**Your objective:** Please reproduce all of the records below word for word, leaving the pictures out of your answer.

* start Raw records *

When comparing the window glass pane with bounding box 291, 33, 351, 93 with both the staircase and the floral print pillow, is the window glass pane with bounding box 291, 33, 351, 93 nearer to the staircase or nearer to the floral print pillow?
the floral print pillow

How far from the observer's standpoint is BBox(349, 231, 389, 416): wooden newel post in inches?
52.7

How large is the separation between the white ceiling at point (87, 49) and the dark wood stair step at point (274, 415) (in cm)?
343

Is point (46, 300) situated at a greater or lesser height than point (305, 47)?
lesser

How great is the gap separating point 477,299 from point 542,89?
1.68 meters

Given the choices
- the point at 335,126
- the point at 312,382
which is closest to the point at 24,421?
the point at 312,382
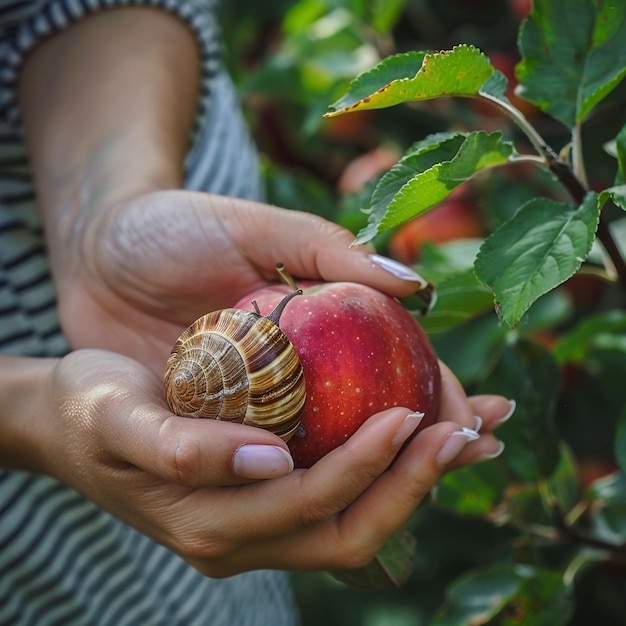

* end Raw records *

**Result of the task:**
When comparing the window glass pane with bounding box 291, 33, 351, 93 with both the staircase and the floral print pillow, is the window glass pane with bounding box 291, 33, 351, 93 nearer to the staircase or nearer to the floral print pillow?
the floral print pillow

How far from the observer's standpoint is BBox(349, 231, 389, 416): wooden newel post in inches?
52.7

How large is the separation between the white ceiling at point (87, 49) and the dark wood stair step at point (274, 415) (in cm)?
343

Is point (46, 300) situated at a greater or lesser height than point (305, 47)?
lesser

How great is the gap separating point 477,299 from point 542,89?
1.68 meters

Given the choices
- the point at 335,126
- the point at 312,382
which is closest to the point at 24,421?
the point at 312,382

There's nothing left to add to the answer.